Indigo: History And Modern Natural Dyeing

Indigo: History And Modern Natural Dyeing

Indigo is easy to fall in love with. It's verdant green leaves that hold the promise of a myriad of blues. A color humans around the world are fond of wearing. 

Naturally dyeing with indigo originated across multiple cultures working with various plant species to achieve the sought after shades of blue. Isatis tinctoria was grown throughout Northern Europe. In Central America, indigofera suffruticosa thrives. Persicaria tinctoria is the most common variety throughout Asia. Indigofera tinctoria grows in South and Southeast Asia. Each species looks rather unique and is situated to grow well in its unique growing region. In Vermont, I have found Persicaria tinctora grows best for me. 

Indigo is technically a legume, so its roots fix nitrogen, improving the soil it grows in. 

Traditionally, indigo has been fermented but there are other methods of extracting the pigment indigo today. Most commonly, companies today skip the indigo altogether for cheap, toxic chemical dyes they still name "indigo". At Danu Organic, we are guided by our inner grandma and chose an organic indigo that we naturally fermented in our Silver Lake, Los Angeles Dye Studio.
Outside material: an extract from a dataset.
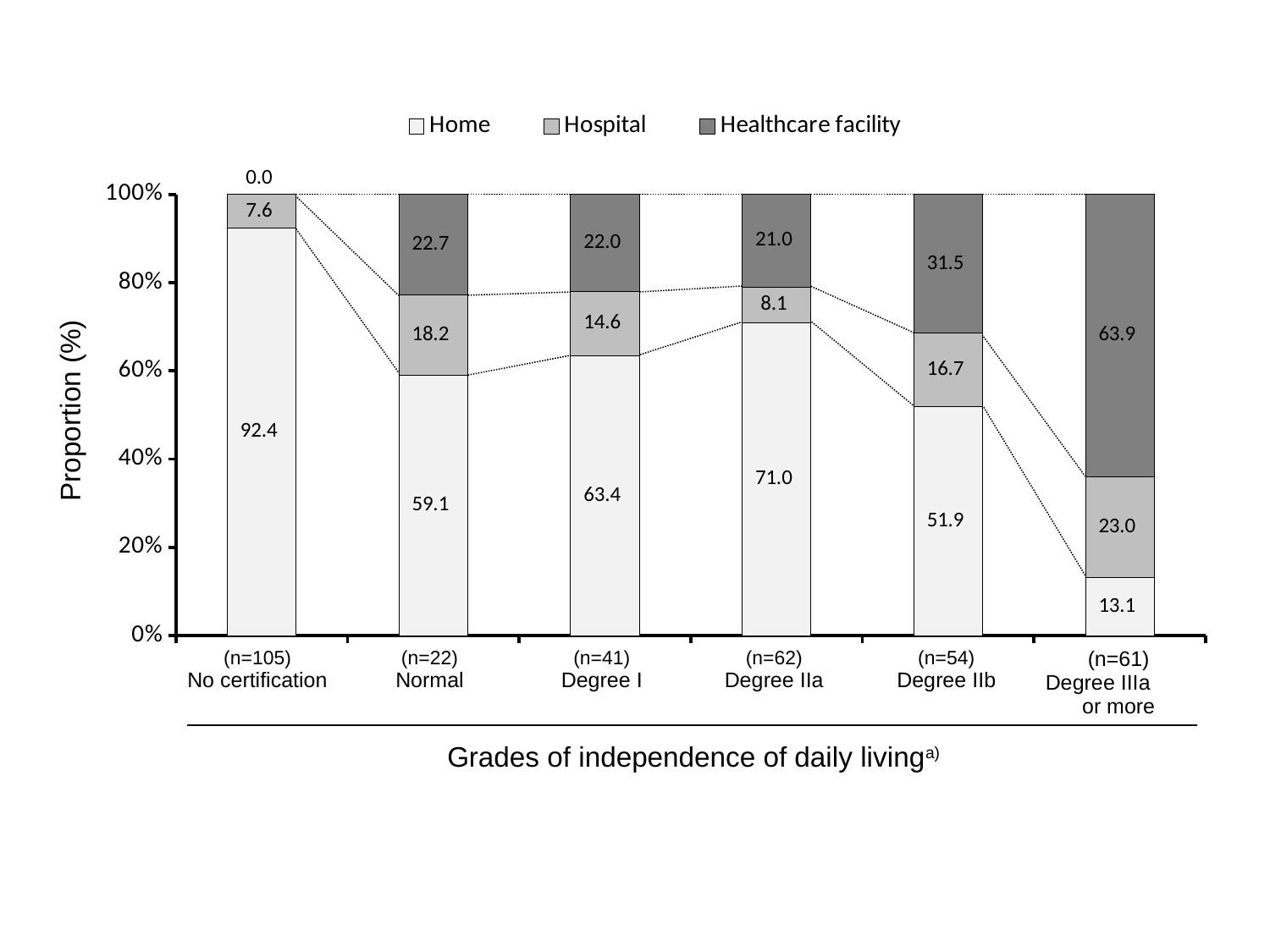
What is the Home value for Degree IIa? 71.0 How many series does the legend list? 3 What is the difference between the Home values for Degree IIb and Degree IIIa or more? 38.8 What is the x-axis title? Grades of independence of daily living What is the Healthcare facility value for No certification? 0.0 What is the Healthcare facility value for Degree IIIa or more? 63.9 What is the Hospital value for Normal? 18.2 How many categories are shown on the x axis? 6 Which category has the lowest Hospital value? No certification Which is larger, the Healthcare facility value for Degree IIb or for Degree I? Degree IIb Which category has the highest Home value? No certification What kind of chart is this? Stacked bar chart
We used a 3-2-1 vat recipe. 

It is a relatively new process for us and we are still learning and developing our recipe and process, but we could not be happier to begin offering shades of blue clothing made by us in collaboration with the earth.

To start, we have made indigo Opal Tees, Opal Crops, Tall Socks, Short Socks, Big Scrunchies and Little Scrunchies.

Our natural dyeing within Danu Organic has been one of our biggest investments to date and it was starting to feel like a business within a business at Danu which could be okay, but not at our current size (read: super small) so to be able to continue developing it, we felt the need to simplify. We will be dyeing solely with indigo for the foreseeable future as we iron out how we can offer naturally dyed clothes in a modern business. 

We think it's gorgeous and are so excited to develop shades from misty fog to blues to deep they touch black.

Thank you so much to everyone who is following along with our indigo journey.